This is the second part of a paper. The first part was posted yesterday. Link to part 1 is below:

1.Present into the Future

The current state-of-the-art efficiency for silicon-based commercial solar panels is between 22 and 23%, and yet the best efficiencies for research cells is 46% for concentrated solar, and 38.8% for non-concentrated (see chart below).[1] Some of these cells use exotic chemistries that are too expensive for commercial applications currently using silicon PV panels. Also the lenses or reflectors required for sunlight concentration are currently too expensive for most commercial applications. However some current research cell techniques could evolve to produce future cost-effective solar panels. Some of these will be explored in this section.

The newer technologies reviewed in this section are facing major competition in that silicon technologies have become very efficient, and continue to incrementally improve (see the next subsection). For that reason, initial developments in multi-junction or tandem cells will probably incorporate silicon, and these hybrids may set the stage for non-silicon designs when production techniques for other technologies mature.
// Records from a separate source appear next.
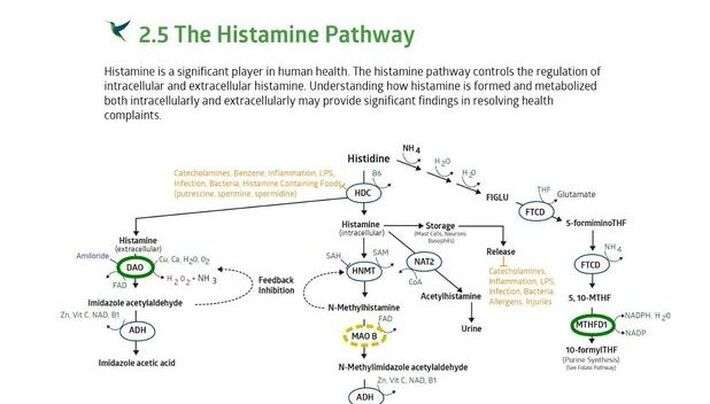 Diagram of the histamine pathway on the stategene report generated by seeking health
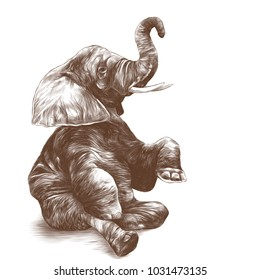 elephant sitting with raised trunk, sketch vector graphic monochrome drawing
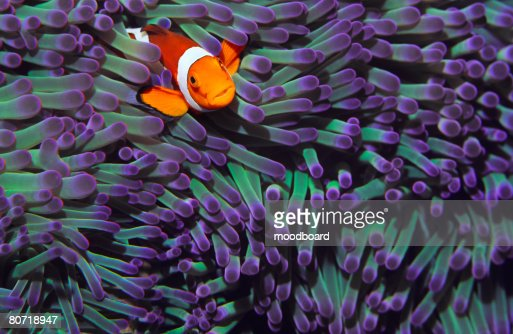 Anemone Fish : Stock Photo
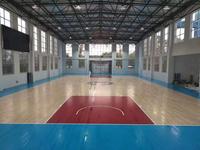 運動木地板   實木運動地板 籃球場館地板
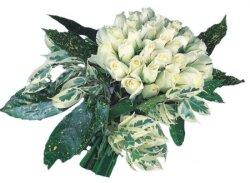 Gümüşhane çiçek mağazası , çiçekçi adresleri  9 Beyaz gül Özel kisiler için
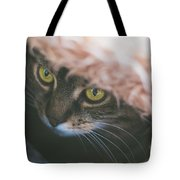 Tabby Cat Looking From Beneath A Blanket  Tote Bag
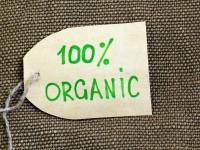 заказать анализ рынка органики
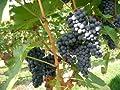Wilde Weinrebe 5 Samen ,Vitis vinifera, Weinrebe, Echter Weinstock (Grape Vitis Vinifera)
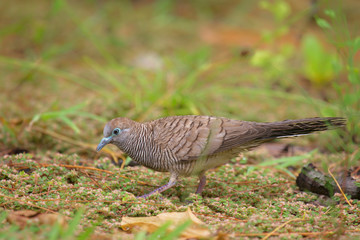 Sperbertaube (Geopelia striata) sitzt auf dem Boden auf Praslin, Seychellen.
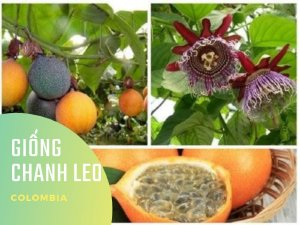 Chanh leo giống Colombia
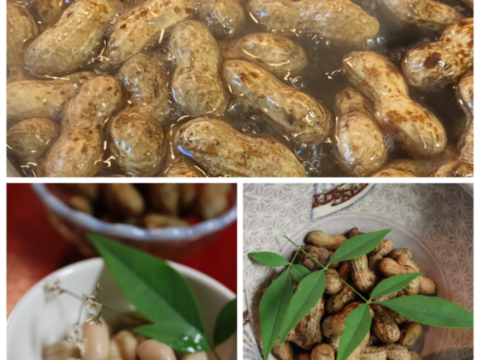 生茹で落花生を食べたことがありますか?(1kg)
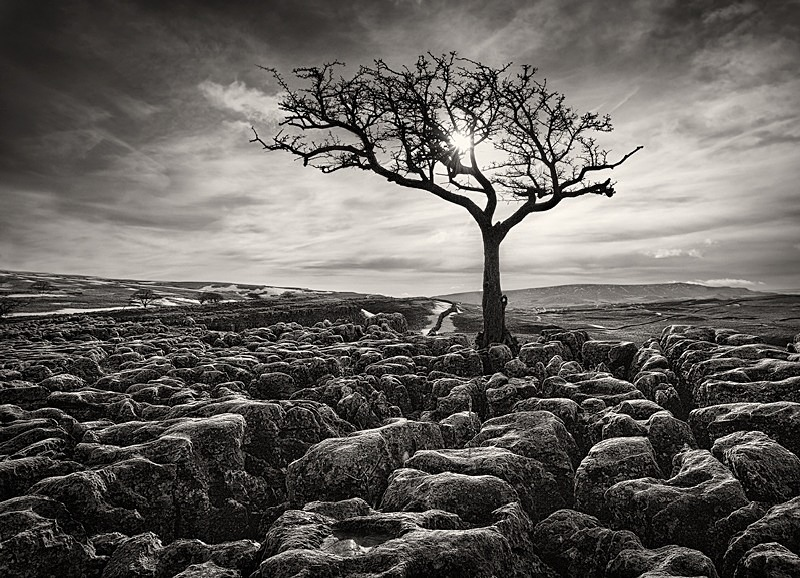 Black and white tree photograph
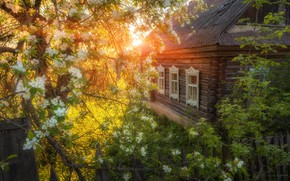 Picture the sun, house, tree, village, flowering
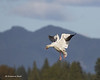 Snowgoose on final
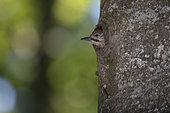 Green Woodpecker (Picus viridis) young at the nest with young. Canton of Vaud. Switzerland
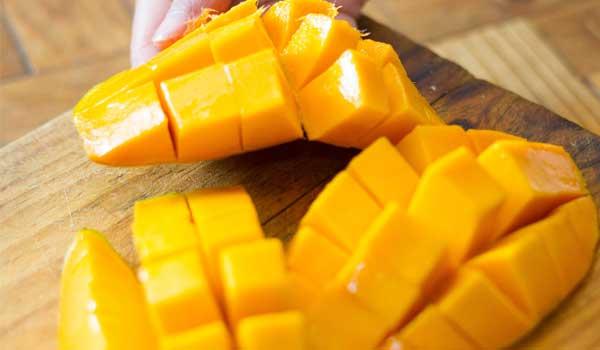 Mango - Como evitar a insolação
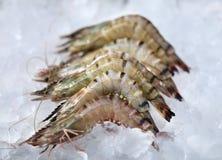 Shrimp lying Stock Image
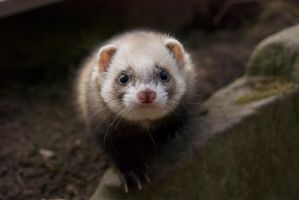 Sweet Ferret Ronja by Tinnef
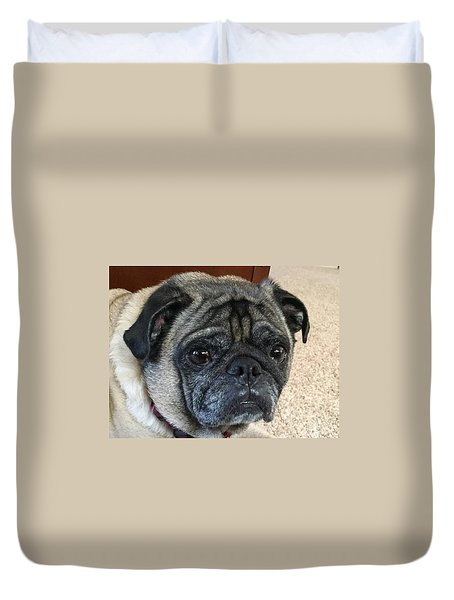 Happy Pug Duvet Cover by Russell Keating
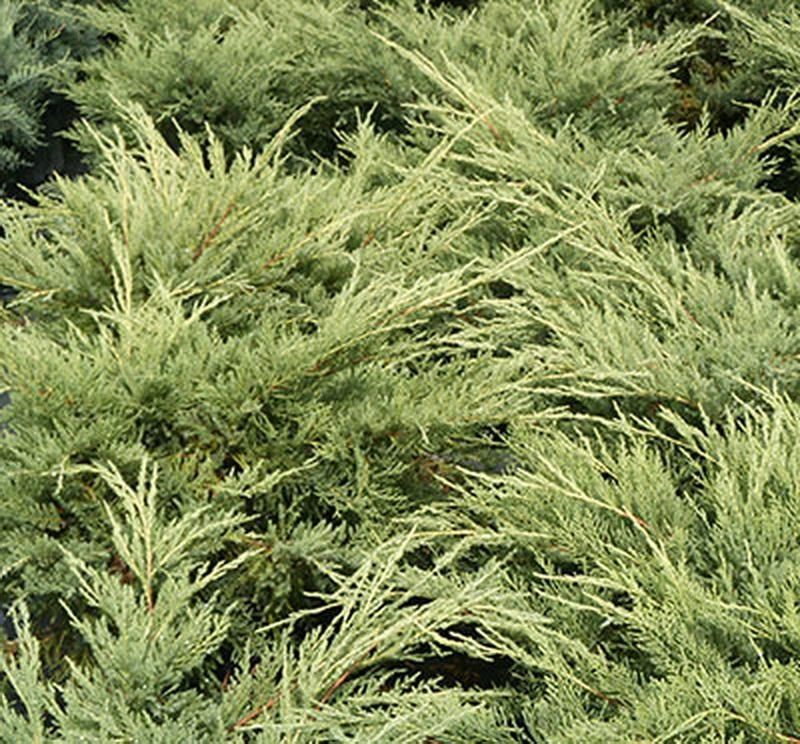 Ardıç Altuni Çin Ardıcı Juniperus-chinensis-Pfitze-Aurea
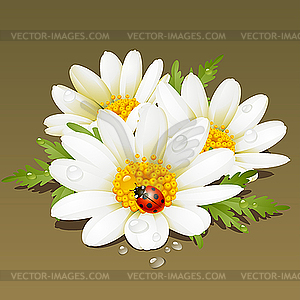 Kamille floralen Ornament. Blumen frisch Hintergrund. - Vektor-Clipart / Vektorgrafik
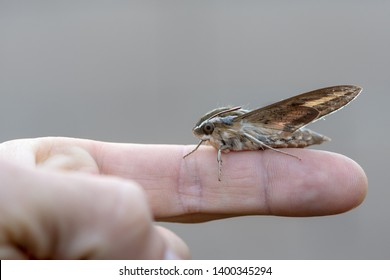 A white-lined Sphinx moth (Hummingbird Hawk Moth) on a finger.
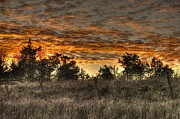 Fall Photographs Prints - Rusted Sky Print by Thomas Danilovich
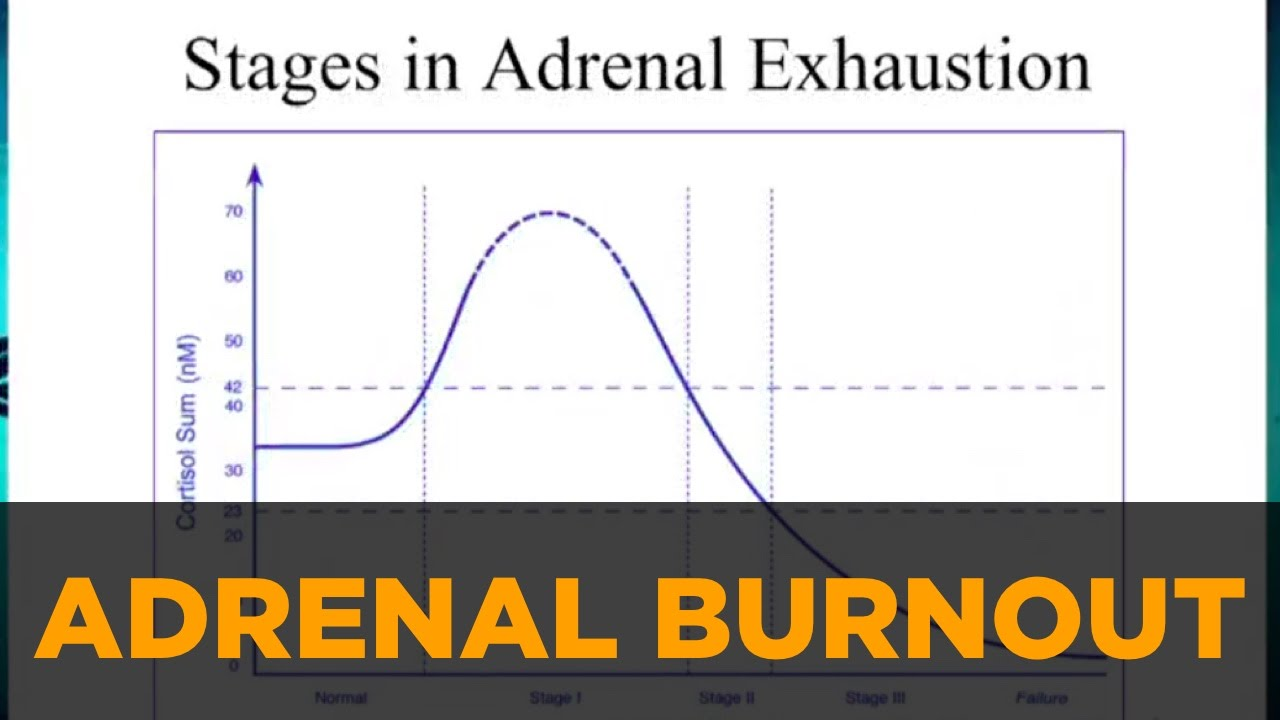 how to support adrenal fatigue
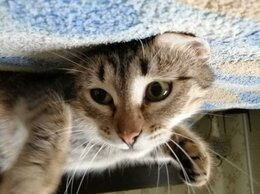 """Кошки - Кошечка из """"бапкиной квартиры"""" все равно верит в…, 0"""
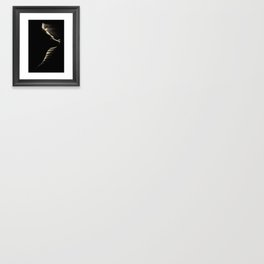 The Mountain Wolf Framed Art Print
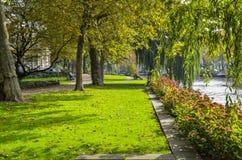 在一个正方形的秋天在阿姆斯特丹 库存照片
1.1.Recent Silicon Solar Cell Advancements

Two manufacturers have demonstrated "module-level" efficiency significantly exceeding 20%:

  • Panasonic has demonstrated 25.6% efficiency in a module larger than 100 cm2. This is Panasonic's HIT (heterojunction) silicon cell. The figure below explains how heterojunction cells work.[2]
  • Kaneka Corporation (Japan) has demonstrated 26.33% efficiency in a 180 cm2 module. This also uses a heterojunction silicon cell.[3]

    Indications are that Tesla/SolarCity will produce the Panasonic HIT modules in their Gigafactory 2 in Buffalo, NY, and use them in their current deployments plus their future solar roof tiles. Panasonic is a partner in both Gigafactory 1 and Gigafactory 2.[4]

    Current commercial HIT panels from Panasonic are rated at just below 20% efficiency. Indications are from Panasonic (and Kaneka) that the demonstrated heterojunction technologies (bullets above) can be ramped up to volume production without substantially impacting production costs. This would result in panel-efficiencies significantly above 20% at only a small price-premium.

1.2.Multi-Junction Solar Cells

The "junction" in multi-junction refers to the P-N junction in a solar cell where electrons and holes are generated (see the figure in the prior subsection). The reason for having multiple junctions is that (1) each junction is limited to a theoretical light-conversion efficiency of about 34% by the Shockley–Queisser limit and (2) each junction can use materials that allows it to respond to different parts of the sunlight's spectrum. The Shockley–Queisser equation describes all of the elements that limit the efficiency, and the largest of these is the inability of a single junction to use all of the sun's spectrum. Thus by stacking multiple layers, each converting a different part of this spectrum, the Shockley–Queisser limit can be exceeded.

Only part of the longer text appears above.